**WHAT TO WORK ON**
Write out exactly, please, the lines from the one containing "Which item in" to the end of the material.

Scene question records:
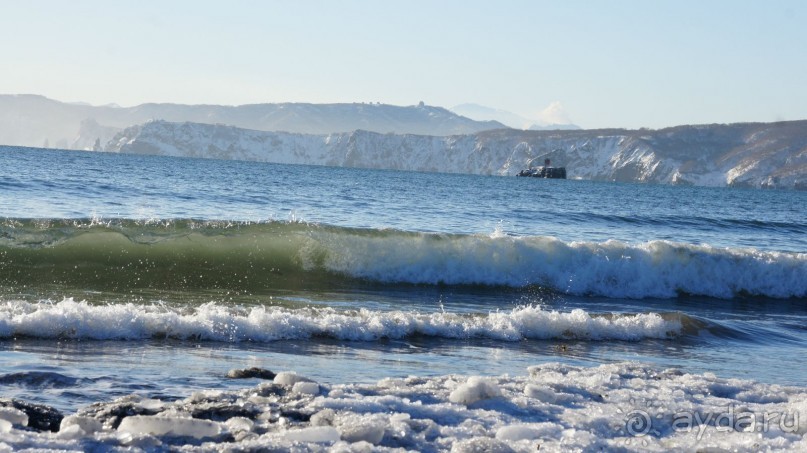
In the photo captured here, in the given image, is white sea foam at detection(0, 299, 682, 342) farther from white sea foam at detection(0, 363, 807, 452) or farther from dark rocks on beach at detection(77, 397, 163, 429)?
dark rocks on beach at detection(77, 397, 163, 429)

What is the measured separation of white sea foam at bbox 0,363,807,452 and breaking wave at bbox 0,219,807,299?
8.36 m

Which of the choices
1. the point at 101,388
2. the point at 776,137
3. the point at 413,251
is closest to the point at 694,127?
the point at 776,137

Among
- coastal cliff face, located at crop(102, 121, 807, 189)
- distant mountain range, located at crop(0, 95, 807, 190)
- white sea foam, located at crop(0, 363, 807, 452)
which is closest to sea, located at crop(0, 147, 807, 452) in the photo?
white sea foam, located at crop(0, 363, 807, 452)

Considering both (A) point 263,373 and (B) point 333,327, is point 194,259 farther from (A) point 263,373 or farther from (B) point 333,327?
(A) point 263,373

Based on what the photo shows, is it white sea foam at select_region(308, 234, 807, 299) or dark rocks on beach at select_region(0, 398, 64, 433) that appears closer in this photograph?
dark rocks on beach at select_region(0, 398, 64, 433)

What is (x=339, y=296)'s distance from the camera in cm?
1480

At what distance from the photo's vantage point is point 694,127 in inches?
7347

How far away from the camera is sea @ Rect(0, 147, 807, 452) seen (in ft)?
19.6

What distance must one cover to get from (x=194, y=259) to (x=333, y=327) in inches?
300

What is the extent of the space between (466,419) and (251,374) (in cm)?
211

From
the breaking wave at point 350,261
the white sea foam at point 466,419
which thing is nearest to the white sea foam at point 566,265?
the breaking wave at point 350,261

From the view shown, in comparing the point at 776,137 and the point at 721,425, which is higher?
the point at 776,137

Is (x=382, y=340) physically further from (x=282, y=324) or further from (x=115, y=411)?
(x=115, y=411)

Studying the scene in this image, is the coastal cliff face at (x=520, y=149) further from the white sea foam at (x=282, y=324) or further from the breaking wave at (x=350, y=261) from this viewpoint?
the white sea foam at (x=282, y=324)
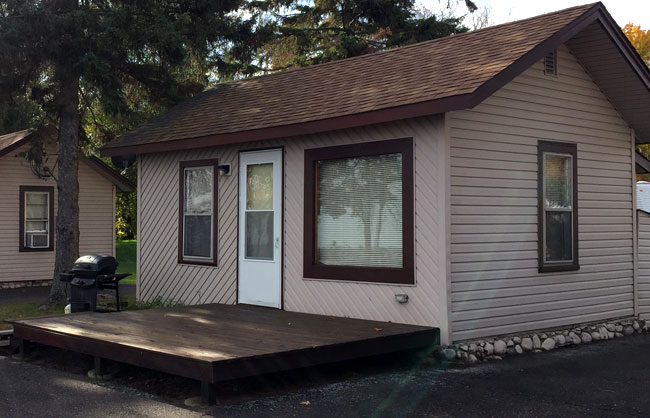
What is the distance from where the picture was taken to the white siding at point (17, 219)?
17.3 meters

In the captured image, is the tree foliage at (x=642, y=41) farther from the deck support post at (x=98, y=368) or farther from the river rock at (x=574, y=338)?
the deck support post at (x=98, y=368)

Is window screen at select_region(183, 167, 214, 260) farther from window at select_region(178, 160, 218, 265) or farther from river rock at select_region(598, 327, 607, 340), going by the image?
river rock at select_region(598, 327, 607, 340)

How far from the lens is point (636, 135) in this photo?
35.3ft

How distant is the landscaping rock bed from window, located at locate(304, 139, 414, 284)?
36.8 inches

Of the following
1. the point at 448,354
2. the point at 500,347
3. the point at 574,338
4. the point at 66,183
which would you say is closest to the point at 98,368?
the point at 448,354

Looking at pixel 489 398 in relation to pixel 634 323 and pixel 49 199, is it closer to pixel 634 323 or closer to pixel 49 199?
pixel 634 323

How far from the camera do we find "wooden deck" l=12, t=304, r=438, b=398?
243 inches

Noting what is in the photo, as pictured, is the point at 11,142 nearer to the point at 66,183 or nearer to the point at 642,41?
the point at 66,183

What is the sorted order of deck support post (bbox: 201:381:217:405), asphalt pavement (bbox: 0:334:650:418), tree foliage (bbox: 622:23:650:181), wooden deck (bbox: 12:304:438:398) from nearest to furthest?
asphalt pavement (bbox: 0:334:650:418), deck support post (bbox: 201:381:217:405), wooden deck (bbox: 12:304:438:398), tree foliage (bbox: 622:23:650:181)

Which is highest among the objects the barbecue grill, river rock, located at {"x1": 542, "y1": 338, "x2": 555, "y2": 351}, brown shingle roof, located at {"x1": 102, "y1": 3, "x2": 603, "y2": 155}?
brown shingle roof, located at {"x1": 102, "y1": 3, "x2": 603, "y2": 155}

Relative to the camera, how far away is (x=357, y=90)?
9.29m

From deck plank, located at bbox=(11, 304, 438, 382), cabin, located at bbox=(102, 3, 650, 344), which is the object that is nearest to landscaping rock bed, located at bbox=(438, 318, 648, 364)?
cabin, located at bbox=(102, 3, 650, 344)

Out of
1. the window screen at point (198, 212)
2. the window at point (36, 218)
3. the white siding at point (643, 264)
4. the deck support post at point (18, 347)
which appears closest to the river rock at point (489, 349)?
the white siding at point (643, 264)

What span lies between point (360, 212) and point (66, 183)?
23.1 ft
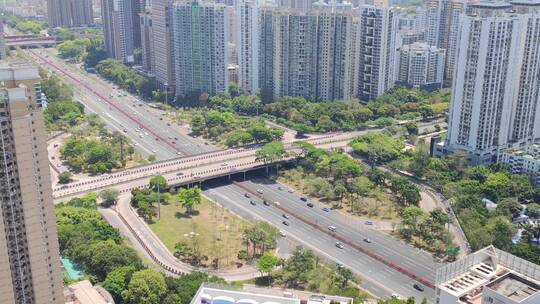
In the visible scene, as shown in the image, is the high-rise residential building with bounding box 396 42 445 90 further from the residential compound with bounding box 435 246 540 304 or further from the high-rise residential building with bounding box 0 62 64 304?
the high-rise residential building with bounding box 0 62 64 304

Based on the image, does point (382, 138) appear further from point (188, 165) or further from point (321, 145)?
point (188, 165)

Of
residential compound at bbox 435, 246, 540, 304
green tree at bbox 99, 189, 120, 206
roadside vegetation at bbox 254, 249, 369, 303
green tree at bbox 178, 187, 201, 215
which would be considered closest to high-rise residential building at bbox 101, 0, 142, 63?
green tree at bbox 99, 189, 120, 206

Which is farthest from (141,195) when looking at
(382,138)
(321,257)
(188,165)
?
(382,138)

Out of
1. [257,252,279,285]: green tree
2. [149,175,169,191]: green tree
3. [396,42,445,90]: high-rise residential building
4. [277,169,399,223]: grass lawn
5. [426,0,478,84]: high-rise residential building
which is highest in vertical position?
[426,0,478,84]: high-rise residential building

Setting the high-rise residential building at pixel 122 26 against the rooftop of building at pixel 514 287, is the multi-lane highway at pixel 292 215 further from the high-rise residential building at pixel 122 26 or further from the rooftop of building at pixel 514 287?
the high-rise residential building at pixel 122 26

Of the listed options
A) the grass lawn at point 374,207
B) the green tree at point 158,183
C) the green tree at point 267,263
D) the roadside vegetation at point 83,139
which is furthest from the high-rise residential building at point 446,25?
the green tree at point 267,263

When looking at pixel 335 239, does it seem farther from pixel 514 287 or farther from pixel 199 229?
pixel 514 287
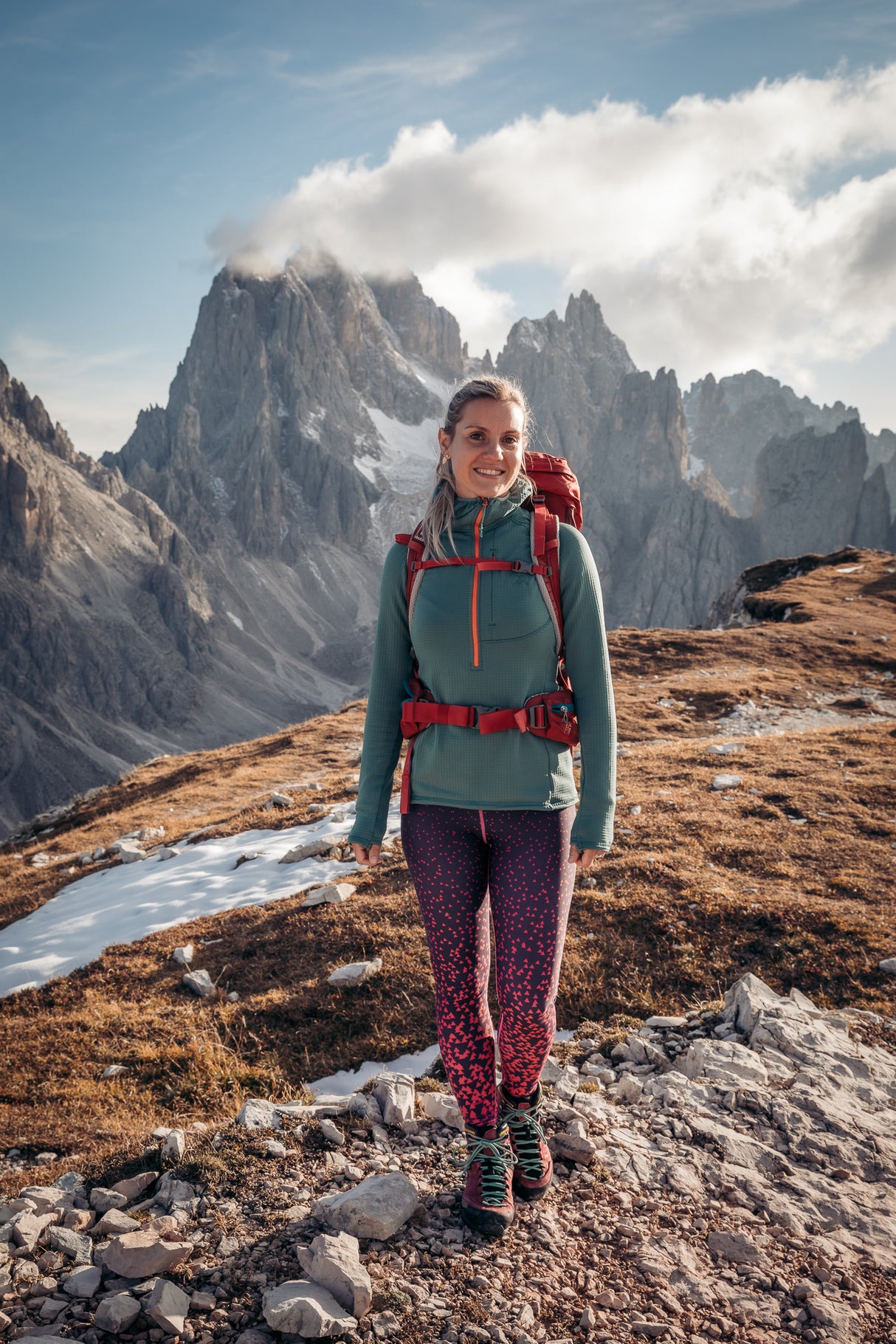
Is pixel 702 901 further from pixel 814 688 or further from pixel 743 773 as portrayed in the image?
pixel 814 688

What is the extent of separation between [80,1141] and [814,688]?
1074 inches

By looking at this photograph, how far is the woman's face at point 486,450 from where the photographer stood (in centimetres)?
361

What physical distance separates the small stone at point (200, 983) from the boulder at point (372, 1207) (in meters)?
4.69

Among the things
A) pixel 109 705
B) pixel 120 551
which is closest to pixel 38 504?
pixel 120 551

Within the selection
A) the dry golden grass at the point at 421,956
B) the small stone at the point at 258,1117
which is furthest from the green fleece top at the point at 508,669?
the dry golden grass at the point at 421,956

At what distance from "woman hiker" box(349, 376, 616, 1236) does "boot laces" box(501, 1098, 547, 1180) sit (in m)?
0.13

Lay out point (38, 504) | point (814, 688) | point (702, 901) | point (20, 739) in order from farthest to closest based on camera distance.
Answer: point (38, 504), point (20, 739), point (814, 688), point (702, 901)

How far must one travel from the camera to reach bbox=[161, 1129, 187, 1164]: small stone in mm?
4293

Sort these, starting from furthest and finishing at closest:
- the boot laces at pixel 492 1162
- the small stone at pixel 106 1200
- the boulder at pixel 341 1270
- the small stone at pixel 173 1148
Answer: the small stone at pixel 173 1148 → the small stone at pixel 106 1200 → the boot laces at pixel 492 1162 → the boulder at pixel 341 1270

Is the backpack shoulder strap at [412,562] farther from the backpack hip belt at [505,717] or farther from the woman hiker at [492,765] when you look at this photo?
the backpack hip belt at [505,717]

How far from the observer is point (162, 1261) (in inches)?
135

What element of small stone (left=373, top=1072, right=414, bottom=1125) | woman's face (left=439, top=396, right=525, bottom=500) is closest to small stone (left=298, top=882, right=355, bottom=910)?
small stone (left=373, top=1072, right=414, bottom=1125)

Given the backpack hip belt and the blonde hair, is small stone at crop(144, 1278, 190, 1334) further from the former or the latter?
the blonde hair

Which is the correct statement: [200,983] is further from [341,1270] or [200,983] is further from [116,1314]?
[341,1270]
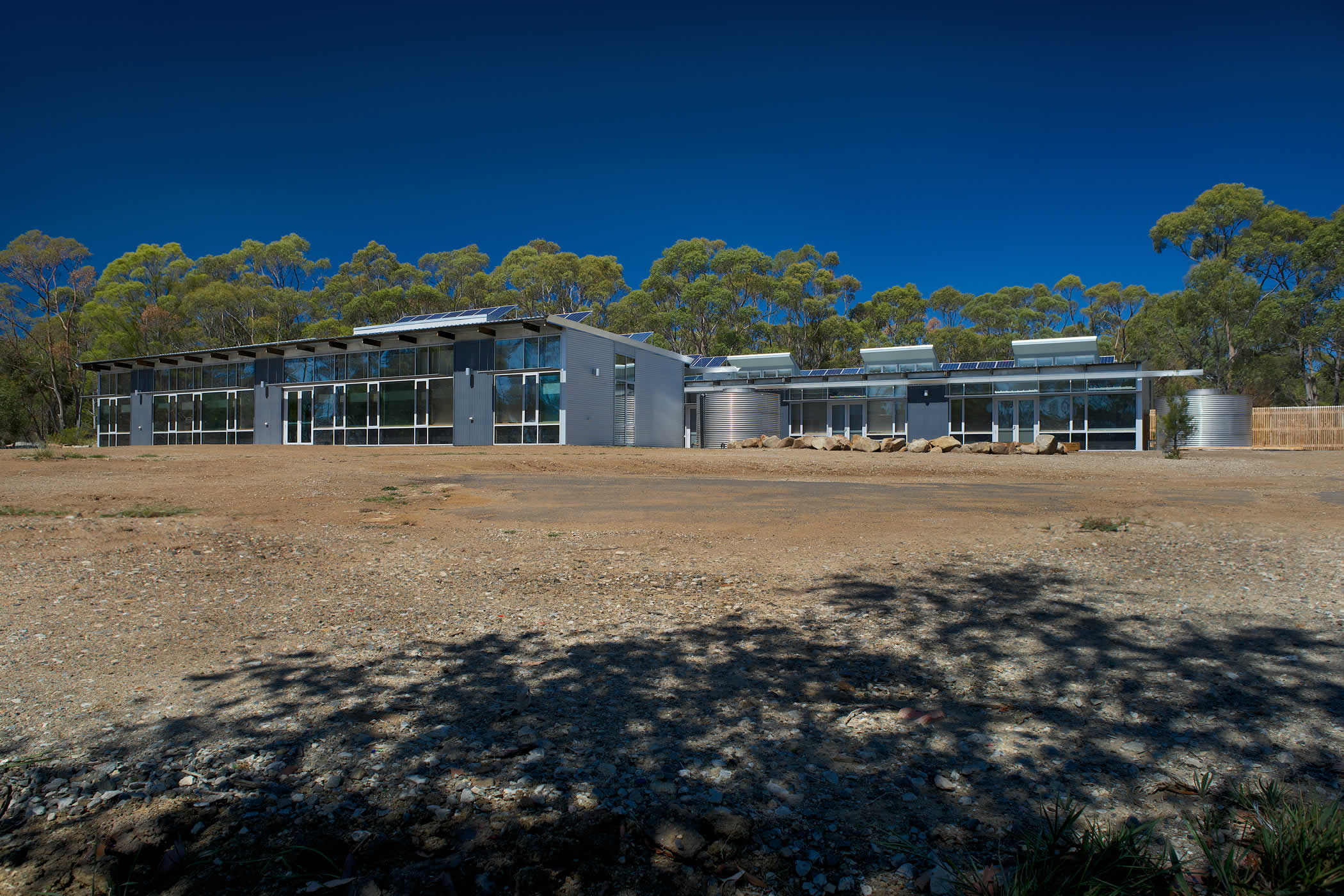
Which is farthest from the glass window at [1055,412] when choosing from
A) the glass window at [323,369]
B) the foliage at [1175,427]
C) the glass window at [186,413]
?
the glass window at [186,413]

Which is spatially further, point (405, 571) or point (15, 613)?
point (405, 571)

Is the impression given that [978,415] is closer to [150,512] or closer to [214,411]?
[150,512]

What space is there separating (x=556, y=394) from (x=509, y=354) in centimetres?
251

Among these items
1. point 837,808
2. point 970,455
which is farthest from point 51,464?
point 970,455

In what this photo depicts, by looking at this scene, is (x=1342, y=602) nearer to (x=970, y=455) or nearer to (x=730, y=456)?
(x=730, y=456)

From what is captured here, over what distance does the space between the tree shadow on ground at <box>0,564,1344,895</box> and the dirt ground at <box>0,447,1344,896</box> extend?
1 cm

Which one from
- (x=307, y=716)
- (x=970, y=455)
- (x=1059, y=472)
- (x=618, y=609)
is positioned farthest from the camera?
(x=970, y=455)

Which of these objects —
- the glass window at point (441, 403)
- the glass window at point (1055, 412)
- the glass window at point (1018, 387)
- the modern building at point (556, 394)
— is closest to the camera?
the modern building at point (556, 394)

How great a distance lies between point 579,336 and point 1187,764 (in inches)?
928

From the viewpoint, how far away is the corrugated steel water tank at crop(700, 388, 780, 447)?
31125 millimetres

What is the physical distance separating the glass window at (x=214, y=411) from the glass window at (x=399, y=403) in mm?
9758

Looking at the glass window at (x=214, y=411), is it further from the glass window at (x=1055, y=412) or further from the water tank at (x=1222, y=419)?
the water tank at (x=1222, y=419)

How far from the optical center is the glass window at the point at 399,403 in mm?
27109

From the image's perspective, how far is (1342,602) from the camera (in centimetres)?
421
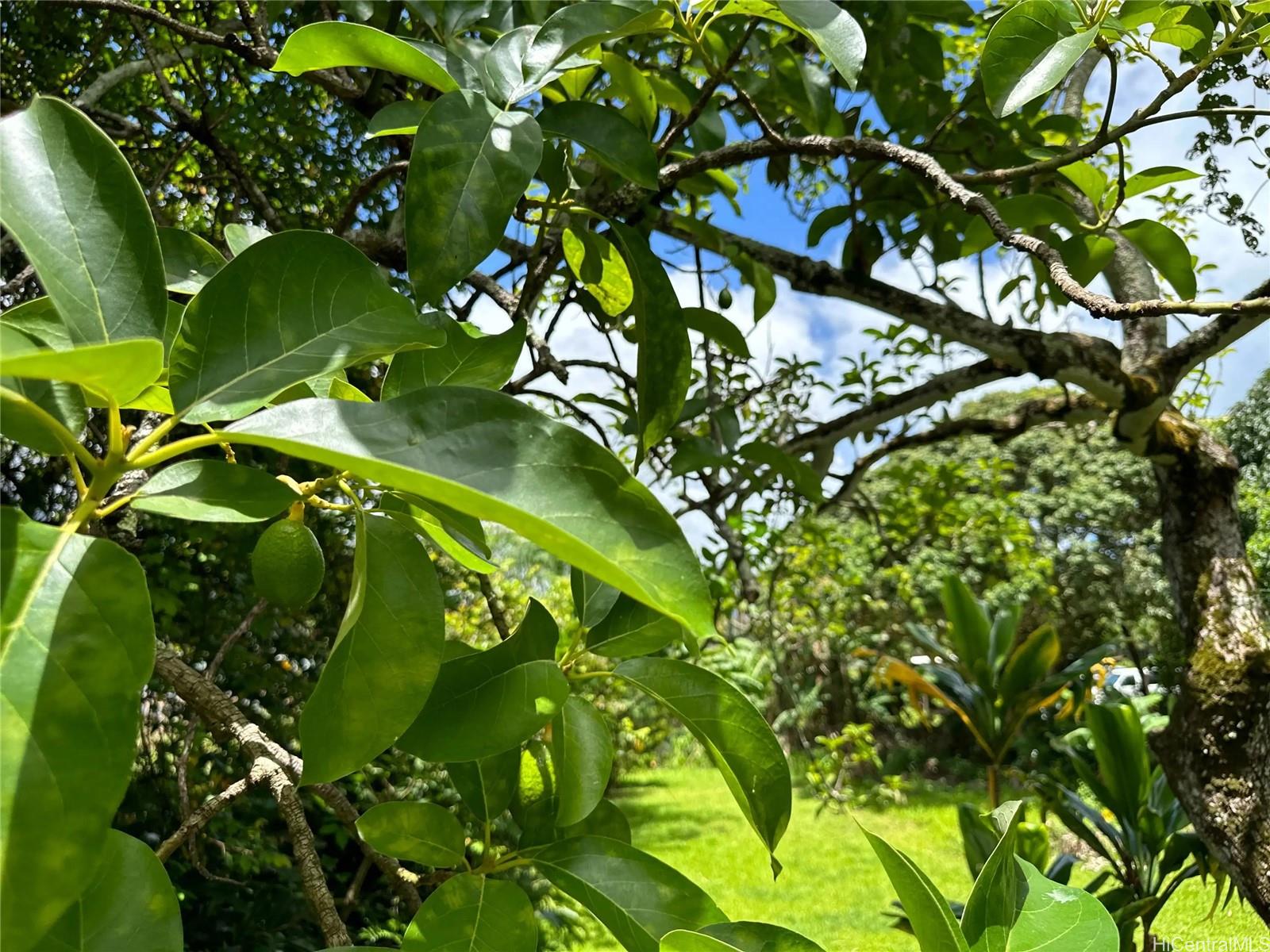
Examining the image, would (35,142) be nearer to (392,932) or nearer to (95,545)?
(95,545)

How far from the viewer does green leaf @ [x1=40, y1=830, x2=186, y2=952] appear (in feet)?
1.24

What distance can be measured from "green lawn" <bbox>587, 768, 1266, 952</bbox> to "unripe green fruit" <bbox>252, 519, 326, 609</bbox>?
3021 millimetres

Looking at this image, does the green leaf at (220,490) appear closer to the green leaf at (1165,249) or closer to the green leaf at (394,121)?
the green leaf at (394,121)

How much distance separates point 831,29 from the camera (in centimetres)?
62

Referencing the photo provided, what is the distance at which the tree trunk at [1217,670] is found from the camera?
1.72m

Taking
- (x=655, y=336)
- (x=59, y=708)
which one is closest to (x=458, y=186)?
(x=655, y=336)

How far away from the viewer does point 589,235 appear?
839 mm

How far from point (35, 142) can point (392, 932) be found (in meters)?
2.68

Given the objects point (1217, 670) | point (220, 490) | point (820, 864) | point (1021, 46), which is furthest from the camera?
point (820, 864)

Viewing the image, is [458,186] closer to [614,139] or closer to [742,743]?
[614,139]

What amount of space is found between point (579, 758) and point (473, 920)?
11 cm

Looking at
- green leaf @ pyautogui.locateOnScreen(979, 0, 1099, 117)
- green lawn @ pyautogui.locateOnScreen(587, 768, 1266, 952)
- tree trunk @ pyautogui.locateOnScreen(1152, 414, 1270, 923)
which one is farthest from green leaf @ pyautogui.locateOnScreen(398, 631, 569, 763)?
green lawn @ pyautogui.locateOnScreen(587, 768, 1266, 952)

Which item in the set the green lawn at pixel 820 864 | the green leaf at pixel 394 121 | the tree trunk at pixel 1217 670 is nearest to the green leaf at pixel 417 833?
the green leaf at pixel 394 121

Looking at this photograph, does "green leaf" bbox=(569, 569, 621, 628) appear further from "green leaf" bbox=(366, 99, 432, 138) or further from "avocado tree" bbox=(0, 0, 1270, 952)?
"green leaf" bbox=(366, 99, 432, 138)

**EXERCISE SOLUTION**
Which item in the set the green lawn at pixel 820 864 | the green leaf at pixel 394 121 | the tree trunk at pixel 1217 670 is nearest to the green leaf at pixel 417 833?
the green leaf at pixel 394 121

Looking at this photograph, does "green leaf" bbox=(569, 569, 621, 628) appear further from "green leaf" bbox=(366, 99, 432, 138) or further from "avocado tree" bbox=(0, 0, 1270, 952)?
"green leaf" bbox=(366, 99, 432, 138)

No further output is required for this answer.